Frustrado, o presidente Joe Biden exigiu na sexta-feira às redes sociais que freiem a desinformação espalhada contra as vacinas. “Estão matando gente”, disse ele. Nesta segunda-feira, esclareceu: “O Facebook não está matando gente. Há uma dúzia de pessoas por aí dando informação falsa. Isso está matando gente”. O país sofre, como disse Rochelle Walensky, diretora dos Centros de Prevenção e Controle de Doenças (CDC, na sigla em inglês), “a pandemia dos não vacinados”.
É uma pandemia que provoca menos mortos que um ano atrás, mas gera um enorme desconcerto e revela uma grande desigualdade por territórios. Quatro Estados ―Flórida, Texas, Califórnia e Missouri―somam mais de 40% dos novos casos, segundo o coordenador do grupo de trabalho da Casa Branca, Jeffrey Zients. Entre as pessoas que vêm precisando de internação por causa do vírus, 99,5% não tinham recebido a vacina. O acesso às injeções não poderia ser mais fácil no país ―muitos estrangeiros inclusive viajam para lá quando não têm acesso à imunização nos seus lugares de origem― mas, depois de alguns meses de rápida expansão, o ritmo de inoculações tem caído subitamente: de 3,4 milhões de doses por dia em meados de abril para 421.000 na primeira semana de julho.
Dentro das grandes cifras, cada Estado é uma galáxia. Se em lugares como Vermont, Massachusetts, Maine e Rhode Island mais de 70% dos adultos já receberam as duas doses, no Arkansas apenas 44,3% completaram a pauta. Os dados são baixos também no Missouri (49,7%), Texas (53,9%) e Flórida (57%). A Califórnia administrou a pauta completa a 62,5% de seus maiores de idade, mas ainda falta muita gente porque é o Estado mais populoso do país, com quase 40 milhões de habitantes. Em termos relativos, os sinais vermelhos se acendem em Arkansas, Missouri, Flórida e Nevada, que registram 20 casos por 100.000 habitantes por dia, contra uma média nacional de oito casos, com a nova variante delta como predominante.

= = = =

• [EXERCÍCIOS PROPOSTOS]
(a) Redigite o texto sobre a vacinação nos Estados Unidos a partir de "Dentro das grandes" até "delta como predominante.", incluindo este último trecho.
(b) Segundo o texto sobre a vacinação nos Estados Unidos, qual porcentagem das pessoas internadas por causa do vírus não tinha recebido a vacina?
(c) Prossiga com o texto sobre a vacinação nos Estados Unidos a partir do ponto em que ele termina.

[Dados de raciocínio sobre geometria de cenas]

= = = =

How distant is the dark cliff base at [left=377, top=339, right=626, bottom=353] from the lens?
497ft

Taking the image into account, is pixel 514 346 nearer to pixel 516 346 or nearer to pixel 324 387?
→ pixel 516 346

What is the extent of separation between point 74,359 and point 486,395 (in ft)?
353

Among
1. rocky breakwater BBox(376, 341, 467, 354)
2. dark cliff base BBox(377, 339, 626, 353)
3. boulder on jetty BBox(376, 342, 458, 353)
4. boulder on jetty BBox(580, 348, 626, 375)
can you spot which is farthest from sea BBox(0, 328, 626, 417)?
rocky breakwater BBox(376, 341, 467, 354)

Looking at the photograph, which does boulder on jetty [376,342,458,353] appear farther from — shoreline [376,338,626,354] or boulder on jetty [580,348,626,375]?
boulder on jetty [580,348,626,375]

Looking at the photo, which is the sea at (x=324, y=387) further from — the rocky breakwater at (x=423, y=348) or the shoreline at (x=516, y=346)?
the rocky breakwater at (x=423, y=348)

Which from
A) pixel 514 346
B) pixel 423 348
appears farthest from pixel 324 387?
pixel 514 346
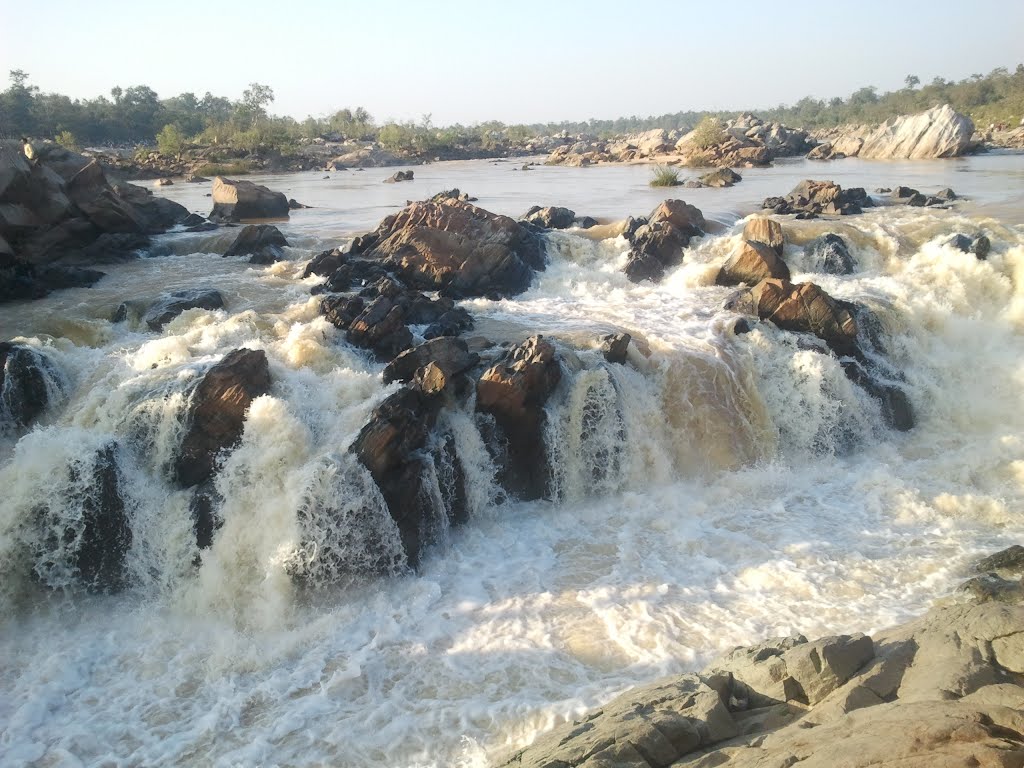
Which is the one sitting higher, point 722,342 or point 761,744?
point 722,342

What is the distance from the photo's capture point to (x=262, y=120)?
66.2 m

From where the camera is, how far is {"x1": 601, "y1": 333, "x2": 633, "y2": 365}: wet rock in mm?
11859

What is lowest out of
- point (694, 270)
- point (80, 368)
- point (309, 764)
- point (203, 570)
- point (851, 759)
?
point (309, 764)

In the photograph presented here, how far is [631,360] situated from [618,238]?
6.97 meters

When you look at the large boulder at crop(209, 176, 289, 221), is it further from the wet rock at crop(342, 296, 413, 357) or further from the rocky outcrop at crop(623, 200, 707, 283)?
the wet rock at crop(342, 296, 413, 357)

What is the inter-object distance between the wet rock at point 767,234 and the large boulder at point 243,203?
54.4 ft

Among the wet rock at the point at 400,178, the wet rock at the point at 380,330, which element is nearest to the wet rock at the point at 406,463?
the wet rock at the point at 380,330

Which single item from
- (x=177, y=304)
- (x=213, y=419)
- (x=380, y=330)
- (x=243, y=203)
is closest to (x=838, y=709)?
(x=213, y=419)

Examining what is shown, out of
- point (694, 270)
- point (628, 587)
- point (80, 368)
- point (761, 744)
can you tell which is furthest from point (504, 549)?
point (694, 270)

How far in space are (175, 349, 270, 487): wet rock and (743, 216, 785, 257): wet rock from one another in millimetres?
11864

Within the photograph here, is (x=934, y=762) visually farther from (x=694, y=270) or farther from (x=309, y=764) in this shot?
(x=694, y=270)

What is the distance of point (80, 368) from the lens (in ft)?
38.4

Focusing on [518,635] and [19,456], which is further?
[19,456]

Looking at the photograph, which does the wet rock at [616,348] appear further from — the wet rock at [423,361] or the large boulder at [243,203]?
the large boulder at [243,203]
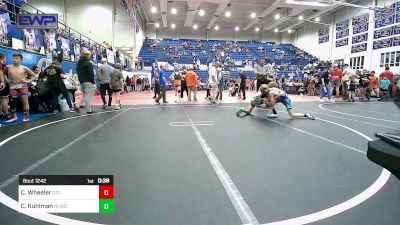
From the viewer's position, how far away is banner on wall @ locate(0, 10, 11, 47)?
8.32 metres

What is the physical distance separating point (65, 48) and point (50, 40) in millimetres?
1634

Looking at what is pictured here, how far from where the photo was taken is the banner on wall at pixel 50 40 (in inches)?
432

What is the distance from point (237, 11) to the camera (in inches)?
1275

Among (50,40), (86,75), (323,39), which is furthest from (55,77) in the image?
(323,39)

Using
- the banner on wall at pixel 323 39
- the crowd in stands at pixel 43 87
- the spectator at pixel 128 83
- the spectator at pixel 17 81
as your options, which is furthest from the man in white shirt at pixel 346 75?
the banner on wall at pixel 323 39

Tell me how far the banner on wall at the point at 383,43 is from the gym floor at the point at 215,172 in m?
21.6

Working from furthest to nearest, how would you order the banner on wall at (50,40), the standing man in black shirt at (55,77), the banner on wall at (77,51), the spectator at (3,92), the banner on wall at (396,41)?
the banner on wall at (396,41)
the banner on wall at (77,51)
the banner on wall at (50,40)
the standing man in black shirt at (55,77)
the spectator at (3,92)

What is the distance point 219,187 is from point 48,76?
7.38 m

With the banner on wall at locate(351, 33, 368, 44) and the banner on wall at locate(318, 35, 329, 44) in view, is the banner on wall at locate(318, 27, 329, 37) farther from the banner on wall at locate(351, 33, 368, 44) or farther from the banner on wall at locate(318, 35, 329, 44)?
the banner on wall at locate(351, 33, 368, 44)

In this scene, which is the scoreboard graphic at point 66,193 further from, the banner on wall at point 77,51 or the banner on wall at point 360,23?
the banner on wall at point 360,23

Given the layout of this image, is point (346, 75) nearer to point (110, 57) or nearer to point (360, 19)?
point (110, 57)

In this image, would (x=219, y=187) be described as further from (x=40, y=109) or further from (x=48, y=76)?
(x=40, y=109)

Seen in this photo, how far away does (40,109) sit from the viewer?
30.3 feet

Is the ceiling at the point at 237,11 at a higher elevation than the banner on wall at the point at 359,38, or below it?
higher
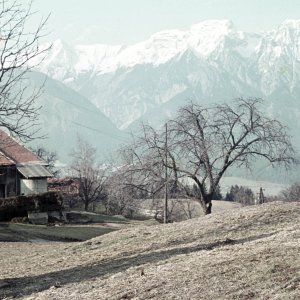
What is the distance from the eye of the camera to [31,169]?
55.6m

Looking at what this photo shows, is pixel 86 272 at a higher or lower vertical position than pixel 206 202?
lower

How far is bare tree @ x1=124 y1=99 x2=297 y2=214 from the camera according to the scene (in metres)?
32.8

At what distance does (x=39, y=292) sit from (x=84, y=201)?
76650mm

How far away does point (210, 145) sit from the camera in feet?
107

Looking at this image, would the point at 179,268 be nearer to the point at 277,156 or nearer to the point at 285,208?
the point at 285,208

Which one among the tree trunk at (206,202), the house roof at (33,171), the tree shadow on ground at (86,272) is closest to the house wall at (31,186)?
the house roof at (33,171)

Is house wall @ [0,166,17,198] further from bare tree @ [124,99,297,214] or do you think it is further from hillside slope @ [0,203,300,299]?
hillside slope @ [0,203,300,299]

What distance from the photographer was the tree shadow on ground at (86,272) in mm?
11875

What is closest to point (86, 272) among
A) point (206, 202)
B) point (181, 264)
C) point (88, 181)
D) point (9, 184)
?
point (181, 264)

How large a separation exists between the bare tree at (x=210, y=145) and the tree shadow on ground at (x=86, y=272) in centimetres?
1850

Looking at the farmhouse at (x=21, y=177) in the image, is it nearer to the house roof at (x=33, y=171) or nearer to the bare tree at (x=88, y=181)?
the house roof at (x=33, y=171)

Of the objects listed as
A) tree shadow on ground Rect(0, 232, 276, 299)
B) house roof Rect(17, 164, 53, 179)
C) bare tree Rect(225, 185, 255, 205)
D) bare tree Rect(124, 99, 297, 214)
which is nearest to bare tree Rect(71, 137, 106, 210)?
house roof Rect(17, 164, 53, 179)

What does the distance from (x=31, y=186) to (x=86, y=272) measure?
142 feet

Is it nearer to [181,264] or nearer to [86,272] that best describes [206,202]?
[86,272]
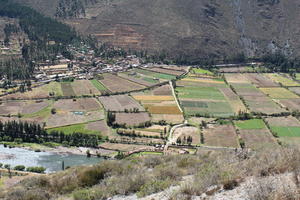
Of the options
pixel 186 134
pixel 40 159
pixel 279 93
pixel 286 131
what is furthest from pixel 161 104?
pixel 279 93

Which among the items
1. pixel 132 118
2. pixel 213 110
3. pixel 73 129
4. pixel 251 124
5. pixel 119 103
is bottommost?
pixel 73 129

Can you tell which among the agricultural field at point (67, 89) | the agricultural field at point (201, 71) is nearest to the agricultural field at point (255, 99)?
the agricultural field at point (201, 71)

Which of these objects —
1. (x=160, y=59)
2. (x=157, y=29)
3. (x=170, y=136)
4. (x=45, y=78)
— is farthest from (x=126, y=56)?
(x=170, y=136)

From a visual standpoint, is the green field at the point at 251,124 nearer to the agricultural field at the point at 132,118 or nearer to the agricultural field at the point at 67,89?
the agricultural field at the point at 132,118

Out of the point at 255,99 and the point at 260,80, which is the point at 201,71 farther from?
the point at 255,99

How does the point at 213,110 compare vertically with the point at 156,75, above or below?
below

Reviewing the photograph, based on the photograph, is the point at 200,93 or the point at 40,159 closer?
the point at 40,159

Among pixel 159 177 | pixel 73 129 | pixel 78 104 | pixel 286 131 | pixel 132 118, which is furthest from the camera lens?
pixel 78 104

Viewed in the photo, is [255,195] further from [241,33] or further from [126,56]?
[241,33]
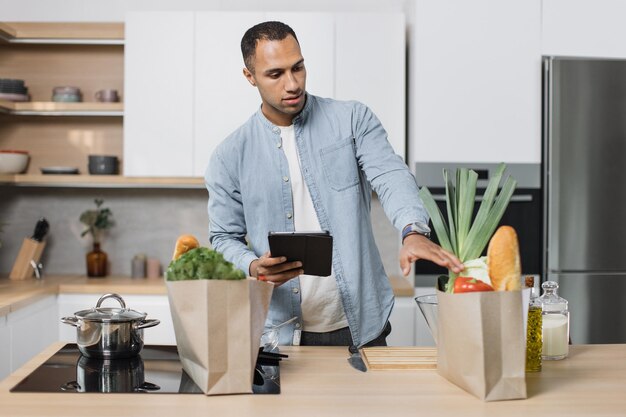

= = = =

• [RESPOSTAS NUMERADAS]
(a)
Dentro das grandes cifras, cada Estado é uma galáxia. Se em lugares como Vermont, Massachusetts, Maine e Rhode Island mais de 70% dos adultos já receberam as duas doses, no Arkansas apenas 44,3% completaram a pauta. Os dados são baixos também no Missouri (49,7%), Texas (53,9%) e Flórida (57%). A Califórnia administrou a pauta completa a 62,5% de seus maiores de idade, mas ainda falta muita gente porque é o Estado mais populoso do país, com quase 40 milhões de habitantes. Em termos relativos, os sinais vermelhos se acendem em Arkansas, Missouri, Flórida e Nevada, que registram 20 casos por 100.000 habitantes por dia, contra uma média nacional de oito casos, com a nova variante delta como predominante.

(b) Não tinham recebido a vacina 99,5% das pessoas internadas por causa do vírus.

(c)
O rechaço ou adesão à vacina passa, como tantos assuntos nos Estados Unidos, por uma grande divisão política. Uma pesquisa do jornal The Washington Post e da rede ABC News, divulgada no começo de julho, indicava que 47% dos eleitores republicanos ouvidos não pretendiam se vacinar, contra apenas 6% no caso dos democratas. Uma parte dessa disparidade tem a ver com o tipo de território, mais rural e menos denso, onde se concentra o voto conservador, que sente menos medo dos contágios. Outra se deve à desconfiança em relação às instituições. Em geral, a população se sente menos amedrontada que no começo da pandemia. A Administração de Joe Biden também teme os efeitos da desinformação, e isso abriu uma frente de atrito com as grandes plataformas das redes sociais.
Boatos nas mãos de 12 pessoas
Jen Psaki, porta-voz da Casa Branca, acusou o Facebook e outras plataformas não fazerem todo o possível para frear as mentiras sobre os efeitos secundários das vacinas contra a covid-19 e citou a China e a Rússia como origem de boa parte das fake news espalhadas pelas redes. Segundo Psaki, “cerca de 12 pessoas são as que estão produzindo 65% da informação fraudulenta contra as vacinas nas plataformas das redes sociais”.
O assessor-médico-geral dos Estados Unidos, Vivek Murthy, redobrou as críticas no domingo. Em uma entrevista ao canal Fox, afirmou que “a realidade é que a desinformação está se propagando em nosso país como um fogo descontrolado, ajudada e incitada pelas redes sociais”. Dois dias antes, na sexta-feira à tarde, Biden havia dado a entender que o Facebook e demais empresas tecnológicas “estão matando gente”, o que provocou a resposta da companhia de Mark Zuckerberg. O Facebook publicou um comunicado explicando todas as suas ações para o fomento da vacinação e rejeitando qualquer responsabilidade no descumprimento do objetivo do presidente, que era alcançar 70% da população adulta com pelo menos uma dose até 4 de julho.
Enquanto isso, alguns Estados voltam a impor restrições. Diante do avanço da variante delta, o condado de Los Angeles, o mais povoado do país inteiro, impôs novamente a obrigação de usar máscara em ambientes fechados a partir de meia-noite de sábado passado, independentemente de os indivíduos terem ou não sido vacinados, informa Luis Pablo Beauregard. Chicago, a cidade mais populosa de Illinois, por sua vez, estabeleceu limitações para os viajantes procedentes de Arkansas e Missouri, aos quais agora exige um exame negativo de covid-19 ou quarentena para poder entrar.